--- start of DATASET RECORDS ---

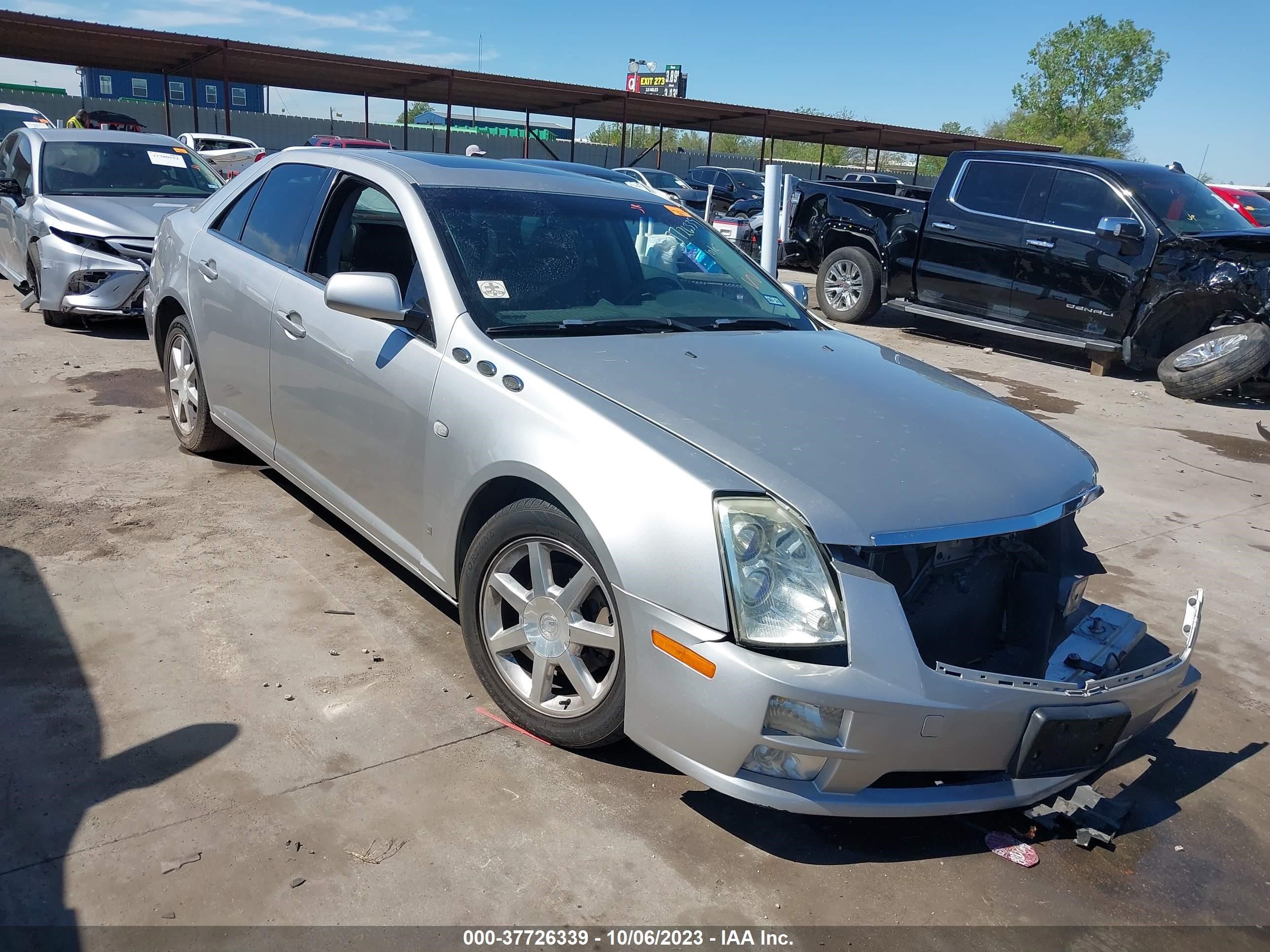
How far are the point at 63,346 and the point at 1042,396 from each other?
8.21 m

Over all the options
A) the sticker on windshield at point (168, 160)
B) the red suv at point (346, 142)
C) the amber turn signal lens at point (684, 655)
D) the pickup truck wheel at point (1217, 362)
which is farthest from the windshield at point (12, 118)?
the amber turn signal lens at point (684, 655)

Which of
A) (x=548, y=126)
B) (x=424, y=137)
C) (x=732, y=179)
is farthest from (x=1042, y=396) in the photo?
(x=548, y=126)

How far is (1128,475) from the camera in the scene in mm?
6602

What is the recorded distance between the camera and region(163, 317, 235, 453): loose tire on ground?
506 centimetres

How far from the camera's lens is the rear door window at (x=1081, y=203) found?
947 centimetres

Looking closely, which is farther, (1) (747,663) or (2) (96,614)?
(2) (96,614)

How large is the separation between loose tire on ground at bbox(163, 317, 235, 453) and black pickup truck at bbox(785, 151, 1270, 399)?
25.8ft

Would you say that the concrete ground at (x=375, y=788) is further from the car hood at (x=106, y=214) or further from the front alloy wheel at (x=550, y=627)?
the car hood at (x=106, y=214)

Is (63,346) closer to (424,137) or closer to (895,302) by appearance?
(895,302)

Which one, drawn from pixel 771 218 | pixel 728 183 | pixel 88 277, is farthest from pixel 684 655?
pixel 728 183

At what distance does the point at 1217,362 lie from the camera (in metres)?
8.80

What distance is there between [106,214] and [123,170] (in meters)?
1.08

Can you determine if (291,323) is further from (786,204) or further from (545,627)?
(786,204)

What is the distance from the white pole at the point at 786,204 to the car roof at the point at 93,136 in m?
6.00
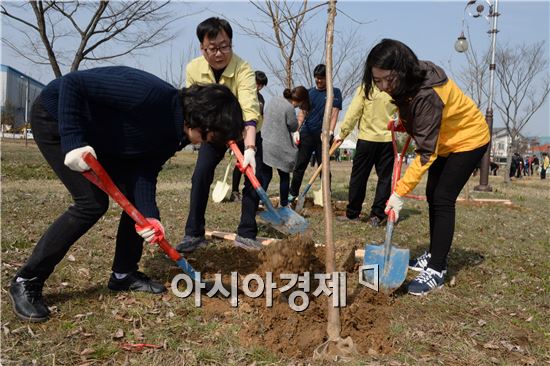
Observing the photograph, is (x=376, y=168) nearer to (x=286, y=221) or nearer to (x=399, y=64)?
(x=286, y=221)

--- end of DATASET RECORDS ---
--- start of DATASET RECORDS ---

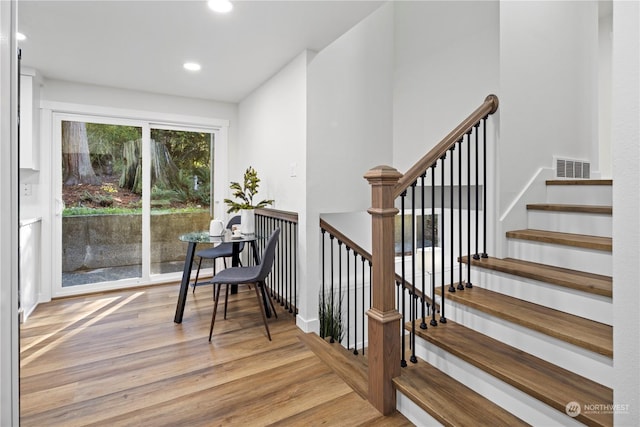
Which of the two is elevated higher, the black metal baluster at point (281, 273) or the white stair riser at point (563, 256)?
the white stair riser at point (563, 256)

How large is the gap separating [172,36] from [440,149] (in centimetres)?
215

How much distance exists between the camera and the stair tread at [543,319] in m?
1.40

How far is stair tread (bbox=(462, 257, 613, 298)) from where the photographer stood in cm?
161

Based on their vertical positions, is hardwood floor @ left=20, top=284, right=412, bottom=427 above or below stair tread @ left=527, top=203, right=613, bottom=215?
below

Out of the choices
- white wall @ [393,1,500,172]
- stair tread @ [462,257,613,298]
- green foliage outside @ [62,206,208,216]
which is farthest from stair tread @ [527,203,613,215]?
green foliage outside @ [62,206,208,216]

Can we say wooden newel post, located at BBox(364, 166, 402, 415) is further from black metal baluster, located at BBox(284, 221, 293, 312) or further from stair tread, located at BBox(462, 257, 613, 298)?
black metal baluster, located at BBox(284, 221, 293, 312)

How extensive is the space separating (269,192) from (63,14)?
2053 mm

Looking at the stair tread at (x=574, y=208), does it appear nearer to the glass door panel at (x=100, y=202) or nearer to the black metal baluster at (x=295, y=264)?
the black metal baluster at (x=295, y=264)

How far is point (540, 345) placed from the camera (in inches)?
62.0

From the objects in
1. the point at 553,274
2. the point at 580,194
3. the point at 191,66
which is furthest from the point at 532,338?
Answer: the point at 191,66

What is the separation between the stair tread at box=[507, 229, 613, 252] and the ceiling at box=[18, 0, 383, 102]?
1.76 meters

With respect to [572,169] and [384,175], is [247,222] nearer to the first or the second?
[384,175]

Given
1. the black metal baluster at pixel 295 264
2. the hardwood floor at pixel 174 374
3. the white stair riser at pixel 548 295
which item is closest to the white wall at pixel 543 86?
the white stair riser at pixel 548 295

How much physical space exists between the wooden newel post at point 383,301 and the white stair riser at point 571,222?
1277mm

--- end of DATASET RECORDS ---
--- start of DATASET RECORDS ---

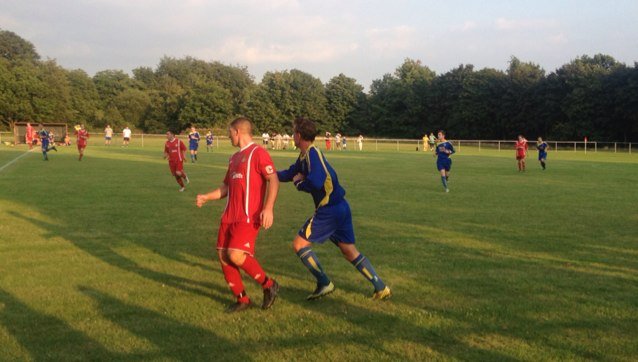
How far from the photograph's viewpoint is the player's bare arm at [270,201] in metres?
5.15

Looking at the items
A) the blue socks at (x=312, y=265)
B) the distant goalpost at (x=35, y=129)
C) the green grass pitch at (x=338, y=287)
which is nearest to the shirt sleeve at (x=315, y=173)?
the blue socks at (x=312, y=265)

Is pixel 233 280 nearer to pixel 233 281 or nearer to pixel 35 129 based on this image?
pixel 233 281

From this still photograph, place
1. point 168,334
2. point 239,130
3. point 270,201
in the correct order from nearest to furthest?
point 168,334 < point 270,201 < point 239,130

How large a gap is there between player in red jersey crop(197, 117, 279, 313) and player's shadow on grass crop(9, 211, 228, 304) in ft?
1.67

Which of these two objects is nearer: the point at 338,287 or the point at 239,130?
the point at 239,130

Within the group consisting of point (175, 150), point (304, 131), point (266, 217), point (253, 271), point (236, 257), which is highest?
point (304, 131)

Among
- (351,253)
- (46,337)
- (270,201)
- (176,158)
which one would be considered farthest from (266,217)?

--- end of DATASET RECORDS ---

■ WORK TO DO:
Could you edit the rows from the line containing "Looking at the items" down to the line containing "which one would", changing "goalpost" to "goal frame" and leaving everything else unchanged? Return only those lines.

■ FINAL ANSWER:
Looking at the items
A) the blue socks at (x=312, y=265)
B) the distant goal frame at (x=35, y=129)
C) the green grass pitch at (x=338, y=287)
which is nearest to the shirt sleeve at (x=315, y=173)?
the blue socks at (x=312, y=265)

Is pixel 233 280 nearer to pixel 233 281 or nearer to pixel 35 129 based on this image?
pixel 233 281

From this still photograph, place
1. point 168,334
2. point 239,130
3. point 270,201
in the correct order from nearest to furthest?
point 168,334 < point 270,201 < point 239,130

How large a gap is there between player in red jersey crop(197, 117, 279, 313) and player's shadow on grass crop(9, 211, 228, 304) in ft?
1.67

Which of these two objects is nearer: the point at 338,287 or the point at 239,130?
the point at 239,130

Within the group consisting of point (175, 150), point (304, 131), point (266, 217), point (253, 271), point (236, 257), which is highest?
point (304, 131)

Among
- (351,253)
- (46,337)
- (270,201)
- (176,158)
which one would be considered farthest from (266,217)?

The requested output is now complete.